Y de entre todas las mentiras, la que más se amolda al inframundo griego es la que acerca a Bildu al espacio democrático. Pedro Sánchez se pasó cuatro años repitiendo que jamás pactaría con un partido que no condenase la violencia. De todas las declaraciones que hizo la más inquietante es la que pronunció recordando al ministro socialista asesinado, Ernest Lluch. Dijo que «aquellos que hoy ensalzan a Otegi y le (sic) llaman hombre de paz convendrían (sic) que recordaran la memoria y las palabras de Lluch». Bildu ya se ha convertido en un socio oficial del Gobierno. Ni siquiera le hace falta a Pedro Sánchez mantener las formas y mandar a Pablo Iglesias a negociar. Ya no hay bambalinas tras las que esconderse. Todo se hace a plena luz del día. ¿Qué se le tiene que pasar por la cabeza a un votante socialista cuando observa que su partido prefiere pactar con Bildu antes que con Ciudadanos, y eso que Arrimadas lleva meses arrastrándose para aprobar los presupuestos?

Sería más honesto que el PSOE afirmase de una vez que prefiere tener al lado a Bildu que a un partido constitucionalista. Que este PSOE tiene más sintonía con Otegi, el que va a Madrid «a destruir el régimen» que con Casado o Arrimadas. Que por el voto de sus cinco diputados es capaz de subir la colina y bajarla tantas veces como sea necesario, a pesar del tamaño de la piedra, del peso de la mentira. Tanto que ya ni le incomoda cargarla. Esperemos que las lágrimas dialécticas de Fernández Vara no le impidan ver la nómina a final de mes. Su calculado tuit (uno cada cuatro meses) tranquiliza a muchos socialistas históricos. Es como ese momento de satisfacción de Sísifo que decía Camus, el instante en el que el héroe cree que va a lograr depositar la roca en lo alto sin que se caiga. 140 caracteres y a dormir hasta la siguiente sesión de vergüenza.
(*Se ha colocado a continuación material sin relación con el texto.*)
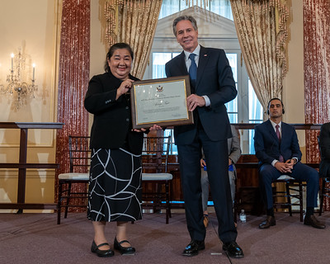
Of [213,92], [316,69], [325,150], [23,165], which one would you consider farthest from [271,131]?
[23,165]

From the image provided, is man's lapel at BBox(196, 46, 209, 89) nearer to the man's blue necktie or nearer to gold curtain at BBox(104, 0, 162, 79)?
the man's blue necktie

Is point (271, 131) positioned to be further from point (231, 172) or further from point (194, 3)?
point (194, 3)

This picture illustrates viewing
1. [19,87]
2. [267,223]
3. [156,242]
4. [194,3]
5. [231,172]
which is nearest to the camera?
[156,242]

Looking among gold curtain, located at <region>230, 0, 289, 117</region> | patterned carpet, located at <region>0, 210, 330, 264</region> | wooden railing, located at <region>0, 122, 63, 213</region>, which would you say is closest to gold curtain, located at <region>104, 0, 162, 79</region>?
gold curtain, located at <region>230, 0, 289, 117</region>

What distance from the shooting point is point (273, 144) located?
13.1 feet

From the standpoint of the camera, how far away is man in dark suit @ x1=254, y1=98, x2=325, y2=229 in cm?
364

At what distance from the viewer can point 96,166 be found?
2.43m

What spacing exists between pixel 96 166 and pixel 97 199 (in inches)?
9.2

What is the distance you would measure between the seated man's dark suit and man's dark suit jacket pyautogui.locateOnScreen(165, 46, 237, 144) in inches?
63.9

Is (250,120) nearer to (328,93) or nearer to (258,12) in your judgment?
(328,93)

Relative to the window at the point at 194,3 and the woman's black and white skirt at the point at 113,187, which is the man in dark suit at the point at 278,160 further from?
the window at the point at 194,3

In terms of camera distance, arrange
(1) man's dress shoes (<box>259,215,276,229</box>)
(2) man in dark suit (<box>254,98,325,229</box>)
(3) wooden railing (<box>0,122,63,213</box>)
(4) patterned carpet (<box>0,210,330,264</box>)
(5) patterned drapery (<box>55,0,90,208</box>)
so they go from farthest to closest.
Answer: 1. (5) patterned drapery (<box>55,0,90,208</box>)
2. (3) wooden railing (<box>0,122,63,213</box>)
3. (2) man in dark suit (<box>254,98,325,229</box>)
4. (1) man's dress shoes (<box>259,215,276,229</box>)
5. (4) patterned carpet (<box>0,210,330,264</box>)

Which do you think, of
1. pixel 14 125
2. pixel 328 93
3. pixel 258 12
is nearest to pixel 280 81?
pixel 328 93

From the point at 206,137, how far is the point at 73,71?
10.3 ft
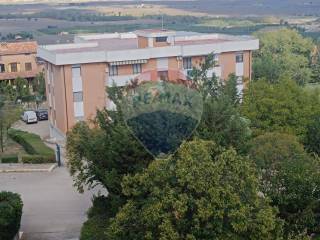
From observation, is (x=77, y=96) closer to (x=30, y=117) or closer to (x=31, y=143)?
(x=31, y=143)

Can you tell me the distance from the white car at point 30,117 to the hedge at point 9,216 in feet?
56.9

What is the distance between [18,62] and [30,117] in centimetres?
1059

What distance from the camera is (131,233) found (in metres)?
11.1

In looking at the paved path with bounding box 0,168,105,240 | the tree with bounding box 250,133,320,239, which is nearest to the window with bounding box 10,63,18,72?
the paved path with bounding box 0,168,105,240

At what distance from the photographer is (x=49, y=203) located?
18.6 meters

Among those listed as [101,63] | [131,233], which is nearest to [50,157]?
[101,63]

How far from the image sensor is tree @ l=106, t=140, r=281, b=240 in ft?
34.0

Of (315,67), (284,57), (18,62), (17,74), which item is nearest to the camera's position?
(17,74)

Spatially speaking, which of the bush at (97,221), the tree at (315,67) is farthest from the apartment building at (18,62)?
the bush at (97,221)

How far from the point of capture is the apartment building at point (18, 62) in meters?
40.5

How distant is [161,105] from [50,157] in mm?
12646

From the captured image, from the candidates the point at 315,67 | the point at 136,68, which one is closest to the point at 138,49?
the point at 136,68

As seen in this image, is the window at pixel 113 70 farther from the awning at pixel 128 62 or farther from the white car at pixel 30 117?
the white car at pixel 30 117

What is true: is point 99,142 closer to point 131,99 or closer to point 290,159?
point 131,99
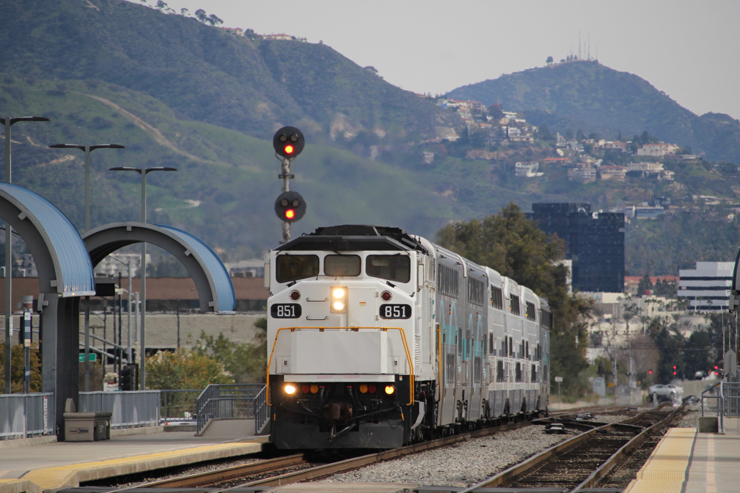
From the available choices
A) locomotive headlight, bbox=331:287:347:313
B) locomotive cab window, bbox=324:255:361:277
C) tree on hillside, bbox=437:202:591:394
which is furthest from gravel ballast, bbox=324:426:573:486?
tree on hillside, bbox=437:202:591:394

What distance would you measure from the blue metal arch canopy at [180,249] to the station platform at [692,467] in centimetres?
1160

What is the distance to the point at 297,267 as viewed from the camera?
20875mm

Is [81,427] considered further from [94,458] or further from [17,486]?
[17,486]

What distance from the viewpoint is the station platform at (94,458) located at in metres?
14.4

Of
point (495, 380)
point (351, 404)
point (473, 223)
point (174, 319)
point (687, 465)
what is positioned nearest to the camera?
point (687, 465)

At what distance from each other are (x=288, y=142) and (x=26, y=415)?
8468 millimetres

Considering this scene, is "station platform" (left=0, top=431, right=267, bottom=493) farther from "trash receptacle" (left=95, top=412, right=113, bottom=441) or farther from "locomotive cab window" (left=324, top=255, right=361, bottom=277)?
"locomotive cab window" (left=324, top=255, right=361, bottom=277)

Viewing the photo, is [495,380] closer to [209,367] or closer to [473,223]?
[209,367]

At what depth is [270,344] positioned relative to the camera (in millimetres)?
20422

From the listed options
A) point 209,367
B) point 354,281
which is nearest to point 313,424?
point 354,281

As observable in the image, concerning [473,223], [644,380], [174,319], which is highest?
[473,223]

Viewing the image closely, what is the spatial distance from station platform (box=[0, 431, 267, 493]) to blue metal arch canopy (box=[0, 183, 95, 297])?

Eso es lo más cerca que el socialismo actual está de la dignidad. Un párrafo lamentándose del destino de España, sin mencionar ni a Sánchez ni a su partido. Esta era la esperanza que muchos tenían de que el PSOE volviese a ser un partido nacional. Y no lo es. Es una piedra atada al peso de todos. Una piedra que volveríamos a votar de nuevo si mañana hubiese elecciones.

Pedro tiene de piedra más que el nombre.